◆ Goal of the exercise
Reproduce everything in the voxel tutorial from "Calculation and visualization" down to "Grid # Omitting .utils also works.", changing every "interface" to "API".

🚀 Tutorial

As stated in Why ΜΟΧελ?, all you need is a .cif file!

If you don’t have one 👉 IRMOF-1.cif.

Note that in the following examples, path/to/ can be an absolute or relative pathname.

Calculation and visualization of voxels

Calculation

  1. Functional interface:

    >>> from moxel.utils import voxels_from_file # Omitting .utils also works.
    >>> voxels = voxels_from_file('path/to/IRMOF-1.cif', grid_size=25)
    
  2. Object-oriented interface:

    >>> from moxel.utils import Grid # Omitting .utils also works.
    >>> grid = Grid(grid_size=25)
    >>> grid.load_structure('path/to/IRMOF-1.cif')
    >>> grid.calculate()
    
>>> np.all(voxels == grid.voxels) # A sanity check.
True

Of course, we are interested in calculating voxels from multiple files. In this case, check:

In all cases, Grid.calculate() is used under the hood to calculate the voxels. Functions voxels_from_file(), voxels_from_files(), voxels_from_dir() are just wrappers. To better understand how to use these functions check: 📖 API Documentation.

Visualization

>>> from moxel.utils import plot_voxels # Omitting .utils also works.
>>> import matplotlib.pyplot as plt
>>> import numpy as np
>>> fill_pattern = np.tril(np.full(voxels.shape, True)) # Plot only the lower triangle.

◆ Dataset section
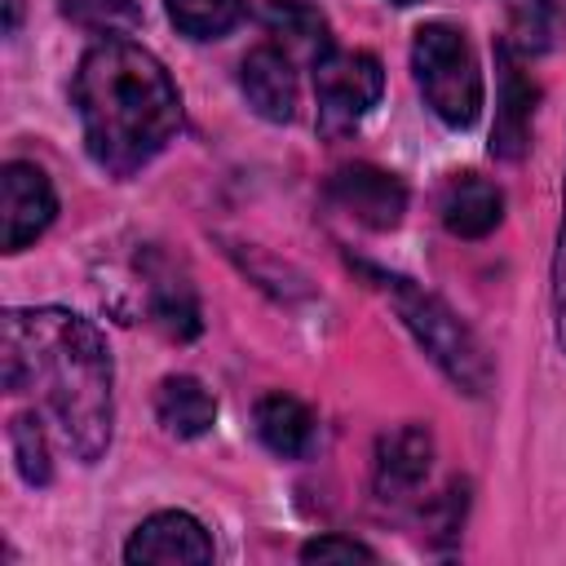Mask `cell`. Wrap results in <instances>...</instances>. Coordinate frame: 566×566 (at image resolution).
<instances>
[{"label":"cell","mask_w":566,"mask_h":566,"mask_svg":"<svg viewBox=\"0 0 566 566\" xmlns=\"http://www.w3.org/2000/svg\"><path fill=\"white\" fill-rule=\"evenodd\" d=\"M239 88H243L248 106L270 124H287L296 115V71H292L287 53L274 44H256L239 62Z\"/></svg>","instance_id":"11"},{"label":"cell","mask_w":566,"mask_h":566,"mask_svg":"<svg viewBox=\"0 0 566 566\" xmlns=\"http://www.w3.org/2000/svg\"><path fill=\"white\" fill-rule=\"evenodd\" d=\"M394 4H416V0H394Z\"/></svg>","instance_id":"24"},{"label":"cell","mask_w":566,"mask_h":566,"mask_svg":"<svg viewBox=\"0 0 566 566\" xmlns=\"http://www.w3.org/2000/svg\"><path fill=\"white\" fill-rule=\"evenodd\" d=\"M495 75H500V93H495V128H491V155L495 159H522V150L531 146V119H535V80L522 71V53L509 44V35L495 44Z\"/></svg>","instance_id":"8"},{"label":"cell","mask_w":566,"mask_h":566,"mask_svg":"<svg viewBox=\"0 0 566 566\" xmlns=\"http://www.w3.org/2000/svg\"><path fill=\"white\" fill-rule=\"evenodd\" d=\"M168 18L190 40H217L243 18V0H164Z\"/></svg>","instance_id":"17"},{"label":"cell","mask_w":566,"mask_h":566,"mask_svg":"<svg viewBox=\"0 0 566 566\" xmlns=\"http://www.w3.org/2000/svg\"><path fill=\"white\" fill-rule=\"evenodd\" d=\"M438 212L455 239H486L504 217V195L495 181H486L478 172H460L447 181Z\"/></svg>","instance_id":"12"},{"label":"cell","mask_w":566,"mask_h":566,"mask_svg":"<svg viewBox=\"0 0 566 566\" xmlns=\"http://www.w3.org/2000/svg\"><path fill=\"white\" fill-rule=\"evenodd\" d=\"M9 451H13V464L22 473L27 486H44L53 478V460H49V438L40 429V416L22 411L9 420Z\"/></svg>","instance_id":"18"},{"label":"cell","mask_w":566,"mask_h":566,"mask_svg":"<svg viewBox=\"0 0 566 566\" xmlns=\"http://www.w3.org/2000/svg\"><path fill=\"white\" fill-rule=\"evenodd\" d=\"M71 102L88 159L111 177L146 168L181 128V93L172 75L150 49L124 35H106L80 57Z\"/></svg>","instance_id":"2"},{"label":"cell","mask_w":566,"mask_h":566,"mask_svg":"<svg viewBox=\"0 0 566 566\" xmlns=\"http://www.w3.org/2000/svg\"><path fill=\"white\" fill-rule=\"evenodd\" d=\"M380 287L389 292V301H394L398 318L407 323V332L416 336V345L433 358V367H438L455 389H464V394H473V398L491 389L495 367H491L482 340L455 318V310H451L442 296H433V292H424L420 283L398 279V274H380Z\"/></svg>","instance_id":"3"},{"label":"cell","mask_w":566,"mask_h":566,"mask_svg":"<svg viewBox=\"0 0 566 566\" xmlns=\"http://www.w3.org/2000/svg\"><path fill=\"white\" fill-rule=\"evenodd\" d=\"M265 27H270V35H283L287 44L305 49L314 62L332 49L327 18L314 4H305V0H270L265 4Z\"/></svg>","instance_id":"16"},{"label":"cell","mask_w":566,"mask_h":566,"mask_svg":"<svg viewBox=\"0 0 566 566\" xmlns=\"http://www.w3.org/2000/svg\"><path fill=\"white\" fill-rule=\"evenodd\" d=\"M146 296H150V318L177 336V340H190L199 336V301H195V287L186 279H177L172 270H146Z\"/></svg>","instance_id":"15"},{"label":"cell","mask_w":566,"mask_h":566,"mask_svg":"<svg viewBox=\"0 0 566 566\" xmlns=\"http://www.w3.org/2000/svg\"><path fill=\"white\" fill-rule=\"evenodd\" d=\"M301 562H376V553L349 535H318L301 548Z\"/></svg>","instance_id":"21"},{"label":"cell","mask_w":566,"mask_h":566,"mask_svg":"<svg viewBox=\"0 0 566 566\" xmlns=\"http://www.w3.org/2000/svg\"><path fill=\"white\" fill-rule=\"evenodd\" d=\"M256 438H261L274 455L296 460V455H305L310 442H314V416H310V407H305L301 398L274 389V394H265V398L256 402Z\"/></svg>","instance_id":"13"},{"label":"cell","mask_w":566,"mask_h":566,"mask_svg":"<svg viewBox=\"0 0 566 566\" xmlns=\"http://www.w3.org/2000/svg\"><path fill=\"white\" fill-rule=\"evenodd\" d=\"M155 416L172 438H199L217 420V398L195 376H164L155 394Z\"/></svg>","instance_id":"14"},{"label":"cell","mask_w":566,"mask_h":566,"mask_svg":"<svg viewBox=\"0 0 566 566\" xmlns=\"http://www.w3.org/2000/svg\"><path fill=\"white\" fill-rule=\"evenodd\" d=\"M385 71L371 53L358 49H327L314 62V106H318V133L345 137L358 128V119L380 102Z\"/></svg>","instance_id":"5"},{"label":"cell","mask_w":566,"mask_h":566,"mask_svg":"<svg viewBox=\"0 0 566 566\" xmlns=\"http://www.w3.org/2000/svg\"><path fill=\"white\" fill-rule=\"evenodd\" d=\"M509 4V44L517 53H544L557 31V0H504Z\"/></svg>","instance_id":"19"},{"label":"cell","mask_w":566,"mask_h":566,"mask_svg":"<svg viewBox=\"0 0 566 566\" xmlns=\"http://www.w3.org/2000/svg\"><path fill=\"white\" fill-rule=\"evenodd\" d=\"M0 380L9 394L40 389L62 442L80 464H97L115 429V363L102 332L62 305L4 310Z\"/></svg>","instance_id":"1"},{"label":"cell","mask_w":566,"mask_h":566,"mask_svg":"<svg viewBox=\"0 0 566 566\" xmlns=\"http://www.w3.org/2000/svg\"><path fill=\"white\" fill-rule=\"evenodd\" d=\"M433 469V433L429 424H398L376 442V491L380 500H407Z\"/></svg>","instance_id":"10"},{"label":"cell","mask_w":566,"mask_h":566,"mask_svg":"<svg viewBox=\"0 0 566 566\" xmlns=\"http://www.w3.org/2000/svg\"><path fill=\"white\" fill-rule=\"evenodd\" d=\"M212 553L217 548L203 522L181 509L150 513L146 522H137V531L124 544V562L133 566H203L212 562Z\"/></svg>","instance_id":"6"},{"label":"cell","mask_w":566,"mask_h":566,"mask_svg":"<svg viewBox=\"0 0 566 566\" xmlns=\"http://www.w3.org/2000/svg\"><path fill=\"white\" fill-rule=\"evenodd\" d=\"M411 71L429 102V111L451 124L469 128L482 115V71L460 27L451 22H424L411 40Z\"/></svg>","instance_id":"4"},{"label":"cell","mask_w":566,"mask_h":566,"mask_svg":"<svg viewBox=\"0 0 566 566\" xmlns=\"http://www.w3.org/2000/svg\"><path fill=\"white\" fill-rule=\"evenodd\" d=\"M0 208H4V252H22L31 248L49 221L57 217V195L53 181L44 177V168L13 159L0 168Z\"/></svg>","instance_id":"7"},{"label":"cell","mask_w":566,"mask_h":566,"mask_svg":"<svg viewBox=\"0 0 566 566\" xmlns=\"http://www.w3.org/2000/svg\"><path fill=\"white\" fill-rule=\"evenodd\" d=\"M327 195H332V203L340 212H349L367 230H394L402 221V212H407V186L394 172L371 168V164L336 168Z\"/></svg>","instance_id":"9"},{"label":"cell","mask_w":566,"mask_h":566,"mask_svg":"<svg viewBox=\"0 0 566 566\" xmlns=\"http://www.w3.org/2000/svg\"><path fill=\"white\" fill-rule=\"evenodd\" d=\"M62 13L88 31H119L137 22V0H57Z\"/></svg>","instance_id":"20"},{"label":"cell","mask_w":566,"mask_h":566,"mask_svg":"<svg viewBox=\"0 0 566 566\" xmlns=\"http://www.w3.org/2000/svg\"><path fill=\"white\" fill-rule=\"evenodd\" d=\"M553 332L566 354V190H562V226H557V252H553Z\"/></svg>","instance_id":"22"},{"label":"cell","mask_w":566,"mask_h":566,"mask_svg":"<svg viewBox=\"0 0 566 566\" xmlns=\"http://www.w3.org/2000/svg\"><path fill=\"white\" fill-rule=\"evenodd\" d=\"M18 18H22V0H4V31H18Z\"/></svg>","instance_id":"23"}]
</instances>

◆ Solution to the problem
Calculation and visualization of voxels

Calculation

  1. Functional API:

    >>> from moxel.utils import voxels_from_file # Omitting .utils also works.
    >>> voxels = voxels_from_file('path/to/IRMOF-1.cif', grid_size=25)
    
  2. Object-oriented API:

    >>> from moxel.utils import Grid # Omitting .utils also works.